## Daftar Tugas
- 1) Cetak bagian dari teks tentang kebangkrutan Sri Lanka, dari "Sudara Nadeesh hari" sampai "dan kerakusan mereka?", tanpa mengubah satu kata pun.
- 2) Lanjutkan teks tentang kebangkrutan Sri Lanka, dimulai setelah kalimat terakhirnya.

**** Teks Kutipan ****

Sudara Nadeesh hari itu dipukuli secara brutal oleh polisi. Ia bersama puluhan temannya mengalami nasib yang sama. Nadeesh tidak terima negaranya hancur dan bangkrut karena penguasa dan pengusaha bersekongkol melumat habis sumber-sumber kekayaan negara dan bangsa mereka. Benar, masyarakat kelas menengah dan atas membawa dan memberikan bantuan kepada mereka yang tengah sekarat mengangkat beban hidup. Namun, apalah artinya segenggam makanan dan sebotol air minum dibanding keserakahan dan kerakusan mereka?
Tanda-tanda kebangkrutan Sri Lanka telah dimulai ketika pemotongan pajak besar-besaran terjadi tahun 2019 hasil dari lobi-lobi para pengusaha yang didukung kelompok orang kaya dan profesional, mengakibatkan pundi-pundi negara terkuras habis! Pemotongan pajak besar-besaran hanya menguntungkan para pengusaha dan orang kaya tetapi menyengsarakan nyaris puluhan juta rakyat Sri Lanka.

**** Materi yang Diberikan ****

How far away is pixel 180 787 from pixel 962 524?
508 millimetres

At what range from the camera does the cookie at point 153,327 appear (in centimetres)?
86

****

## Hasil Latihan
- 1)
Sudara Nadeesh hari itu dipukuli secara brutal oleh polisi. Ia bersama puluhan temannya mengalami nasib yang sama. Nadeesh tidak terima negaranya hancur dan bangkrut karena penguasa dan pengusaha bersekongkol melumat habis sumber-sumber kekayaan negara dan bangsa mereka. Benar, masyarakat kelas menengah dan atas membawa dan memberikan bantuan kepada mereka yang tengah sekarat mengangkat beban hidup. Namun, apalah artinya segenggam makanan dan sebotol air minum dibanding keserakahan dan kerakusan mereka?

- 2)
Mahindra Rajapaksa dari etnis mayoritas Sinhala pada 2009 dianggap sebagai pahlawan lantaran pemerintahannya dapat mengatasi pemberontakan separatis Tamil. Namun, selanjutnya keluarga yang tamak ini memeras habis-habisan rakyatnya. Ia tidak lagi peduli dengan penderitaan bangsanya, alih-alih sibuk memuaskan hedonis diri dan keluarganya. Sri Lanka hanya salah satu contoh negara gagal. Benar ada banyak faktor yang menjadi penyebabnya, namun yang paling kentara adalah ketamakan dan keserakahan para pemimpin. Mengerikan!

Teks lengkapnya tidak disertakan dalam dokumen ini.